### Directions
The lines you return should be those containing the string "standing", taken from the data below.

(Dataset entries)
◇ ◇ ◇ ◇ ◇

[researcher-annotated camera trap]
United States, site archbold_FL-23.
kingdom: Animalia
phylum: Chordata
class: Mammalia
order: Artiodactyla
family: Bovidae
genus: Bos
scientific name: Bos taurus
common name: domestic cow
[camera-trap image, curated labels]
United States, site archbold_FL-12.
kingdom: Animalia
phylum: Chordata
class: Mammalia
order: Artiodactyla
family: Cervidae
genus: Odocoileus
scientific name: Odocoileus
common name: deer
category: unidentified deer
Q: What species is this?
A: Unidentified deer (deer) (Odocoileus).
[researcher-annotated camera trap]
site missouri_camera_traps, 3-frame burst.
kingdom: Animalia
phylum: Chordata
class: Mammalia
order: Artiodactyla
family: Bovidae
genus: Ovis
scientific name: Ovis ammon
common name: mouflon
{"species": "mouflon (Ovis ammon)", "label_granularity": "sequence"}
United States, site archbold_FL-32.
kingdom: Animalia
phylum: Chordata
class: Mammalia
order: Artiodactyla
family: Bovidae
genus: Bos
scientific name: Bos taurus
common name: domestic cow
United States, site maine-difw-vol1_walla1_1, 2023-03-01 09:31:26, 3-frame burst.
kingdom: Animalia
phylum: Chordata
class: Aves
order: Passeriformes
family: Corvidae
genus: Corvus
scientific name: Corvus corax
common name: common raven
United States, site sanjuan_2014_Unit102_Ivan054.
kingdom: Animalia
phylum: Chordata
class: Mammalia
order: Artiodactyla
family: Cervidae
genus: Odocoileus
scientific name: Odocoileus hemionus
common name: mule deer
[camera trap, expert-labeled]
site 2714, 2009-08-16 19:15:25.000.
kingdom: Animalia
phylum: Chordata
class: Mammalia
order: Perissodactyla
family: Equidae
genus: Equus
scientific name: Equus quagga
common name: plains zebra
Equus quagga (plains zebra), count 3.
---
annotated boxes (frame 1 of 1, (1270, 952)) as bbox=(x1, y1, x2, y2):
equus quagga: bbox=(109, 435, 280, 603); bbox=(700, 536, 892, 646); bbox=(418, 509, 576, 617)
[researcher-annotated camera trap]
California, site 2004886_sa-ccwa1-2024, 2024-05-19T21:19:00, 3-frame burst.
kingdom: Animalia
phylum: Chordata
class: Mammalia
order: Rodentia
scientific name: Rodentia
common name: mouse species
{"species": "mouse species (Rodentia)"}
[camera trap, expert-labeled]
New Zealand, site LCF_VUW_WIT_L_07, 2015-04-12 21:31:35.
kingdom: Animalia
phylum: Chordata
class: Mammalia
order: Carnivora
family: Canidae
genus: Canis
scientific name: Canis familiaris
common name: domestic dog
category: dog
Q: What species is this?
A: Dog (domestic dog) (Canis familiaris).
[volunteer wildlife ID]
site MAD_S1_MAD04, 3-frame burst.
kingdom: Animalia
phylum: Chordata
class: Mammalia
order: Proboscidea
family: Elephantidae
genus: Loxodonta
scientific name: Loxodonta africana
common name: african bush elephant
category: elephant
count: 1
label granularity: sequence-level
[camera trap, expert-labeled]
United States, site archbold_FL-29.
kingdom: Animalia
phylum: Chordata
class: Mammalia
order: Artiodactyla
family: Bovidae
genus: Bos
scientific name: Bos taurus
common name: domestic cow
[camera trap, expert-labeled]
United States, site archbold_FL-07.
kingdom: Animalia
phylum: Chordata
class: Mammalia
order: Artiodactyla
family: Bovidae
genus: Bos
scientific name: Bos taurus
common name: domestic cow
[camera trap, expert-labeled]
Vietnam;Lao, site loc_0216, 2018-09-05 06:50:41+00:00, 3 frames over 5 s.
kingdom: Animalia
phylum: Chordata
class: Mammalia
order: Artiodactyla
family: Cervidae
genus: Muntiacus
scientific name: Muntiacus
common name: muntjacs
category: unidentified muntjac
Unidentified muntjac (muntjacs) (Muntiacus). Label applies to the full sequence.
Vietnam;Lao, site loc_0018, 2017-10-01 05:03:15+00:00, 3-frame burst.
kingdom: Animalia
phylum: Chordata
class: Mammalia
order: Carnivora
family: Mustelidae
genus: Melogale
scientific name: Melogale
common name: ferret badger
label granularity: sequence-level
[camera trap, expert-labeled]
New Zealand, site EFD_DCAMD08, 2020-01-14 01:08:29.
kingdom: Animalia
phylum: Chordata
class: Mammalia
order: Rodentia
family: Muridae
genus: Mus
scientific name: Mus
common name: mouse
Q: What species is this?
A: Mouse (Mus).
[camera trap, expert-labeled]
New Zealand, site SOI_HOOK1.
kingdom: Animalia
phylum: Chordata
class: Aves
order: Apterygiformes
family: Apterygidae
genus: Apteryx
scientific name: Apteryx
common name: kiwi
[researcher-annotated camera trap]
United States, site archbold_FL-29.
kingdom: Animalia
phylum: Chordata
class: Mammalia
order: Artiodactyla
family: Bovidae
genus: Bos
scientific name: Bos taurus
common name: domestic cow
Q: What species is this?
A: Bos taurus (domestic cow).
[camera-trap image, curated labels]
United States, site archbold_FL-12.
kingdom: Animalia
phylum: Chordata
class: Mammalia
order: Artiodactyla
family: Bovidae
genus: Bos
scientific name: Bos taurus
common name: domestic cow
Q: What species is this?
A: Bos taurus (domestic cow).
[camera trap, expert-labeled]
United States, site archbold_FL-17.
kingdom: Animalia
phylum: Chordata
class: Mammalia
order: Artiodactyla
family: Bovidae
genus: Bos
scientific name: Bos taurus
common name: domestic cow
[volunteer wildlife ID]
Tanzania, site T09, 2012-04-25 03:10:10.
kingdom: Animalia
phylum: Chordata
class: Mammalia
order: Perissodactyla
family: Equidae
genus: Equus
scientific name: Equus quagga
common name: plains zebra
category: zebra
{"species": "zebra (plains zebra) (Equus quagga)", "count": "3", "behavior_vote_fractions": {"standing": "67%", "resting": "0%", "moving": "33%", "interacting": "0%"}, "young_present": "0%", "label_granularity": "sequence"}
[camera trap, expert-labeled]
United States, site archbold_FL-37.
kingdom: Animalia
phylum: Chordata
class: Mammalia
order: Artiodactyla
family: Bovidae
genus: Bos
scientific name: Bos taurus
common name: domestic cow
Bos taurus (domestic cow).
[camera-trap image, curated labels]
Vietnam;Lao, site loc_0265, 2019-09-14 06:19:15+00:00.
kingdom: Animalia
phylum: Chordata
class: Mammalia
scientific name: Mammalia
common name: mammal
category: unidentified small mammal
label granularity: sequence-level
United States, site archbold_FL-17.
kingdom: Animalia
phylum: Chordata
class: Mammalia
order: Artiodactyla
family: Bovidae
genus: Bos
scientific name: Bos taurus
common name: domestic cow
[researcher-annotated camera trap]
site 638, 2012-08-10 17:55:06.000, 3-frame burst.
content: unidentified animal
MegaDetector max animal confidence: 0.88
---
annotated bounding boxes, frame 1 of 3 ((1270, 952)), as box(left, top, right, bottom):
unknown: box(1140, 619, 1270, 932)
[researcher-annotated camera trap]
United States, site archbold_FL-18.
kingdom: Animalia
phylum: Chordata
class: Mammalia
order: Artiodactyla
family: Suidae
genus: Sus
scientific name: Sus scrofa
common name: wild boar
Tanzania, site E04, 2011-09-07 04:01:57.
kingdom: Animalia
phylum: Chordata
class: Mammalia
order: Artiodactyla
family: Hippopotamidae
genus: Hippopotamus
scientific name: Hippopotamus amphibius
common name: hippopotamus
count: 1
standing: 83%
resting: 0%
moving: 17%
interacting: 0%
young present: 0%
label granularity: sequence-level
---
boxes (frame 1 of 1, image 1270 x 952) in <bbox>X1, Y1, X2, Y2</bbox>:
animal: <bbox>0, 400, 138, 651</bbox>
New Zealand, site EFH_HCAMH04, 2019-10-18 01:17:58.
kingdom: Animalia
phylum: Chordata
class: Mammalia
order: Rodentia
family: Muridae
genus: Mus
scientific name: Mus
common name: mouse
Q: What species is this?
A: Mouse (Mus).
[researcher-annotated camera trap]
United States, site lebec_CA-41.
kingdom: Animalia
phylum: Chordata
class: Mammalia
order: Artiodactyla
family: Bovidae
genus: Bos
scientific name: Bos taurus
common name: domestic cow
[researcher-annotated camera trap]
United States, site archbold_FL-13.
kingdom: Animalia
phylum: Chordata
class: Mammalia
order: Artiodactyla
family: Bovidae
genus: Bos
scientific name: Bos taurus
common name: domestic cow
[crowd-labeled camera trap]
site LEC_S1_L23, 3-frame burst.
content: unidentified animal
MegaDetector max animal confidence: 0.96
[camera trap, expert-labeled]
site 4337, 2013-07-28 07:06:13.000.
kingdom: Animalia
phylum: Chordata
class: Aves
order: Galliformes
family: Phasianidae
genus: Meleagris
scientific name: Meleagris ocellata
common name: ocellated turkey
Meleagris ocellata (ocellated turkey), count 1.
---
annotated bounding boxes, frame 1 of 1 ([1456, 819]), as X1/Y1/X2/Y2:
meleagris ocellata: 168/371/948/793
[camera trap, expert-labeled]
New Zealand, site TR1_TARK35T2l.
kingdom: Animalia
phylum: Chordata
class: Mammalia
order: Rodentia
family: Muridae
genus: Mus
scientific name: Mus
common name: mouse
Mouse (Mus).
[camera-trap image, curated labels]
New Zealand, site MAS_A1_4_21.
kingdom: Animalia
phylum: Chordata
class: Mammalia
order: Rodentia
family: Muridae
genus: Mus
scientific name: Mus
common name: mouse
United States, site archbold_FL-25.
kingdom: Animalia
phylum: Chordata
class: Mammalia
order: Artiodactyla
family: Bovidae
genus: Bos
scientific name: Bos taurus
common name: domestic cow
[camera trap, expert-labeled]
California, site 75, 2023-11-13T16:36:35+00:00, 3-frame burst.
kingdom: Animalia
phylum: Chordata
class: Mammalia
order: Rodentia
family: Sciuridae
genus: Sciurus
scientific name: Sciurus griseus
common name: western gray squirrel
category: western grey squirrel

◇ ◇ ◇ ◇ ◇

### Answer box
{"species": "zebra (plains zebra) (Equus quagga)", "count": "3", "behavior_vote_fractions": {"standing": "67%", "resting": "0%", "moving": "33%", "interacting": "0%"}, "young_present": "0%", "label_granularity": "sequence"}
standing: 83%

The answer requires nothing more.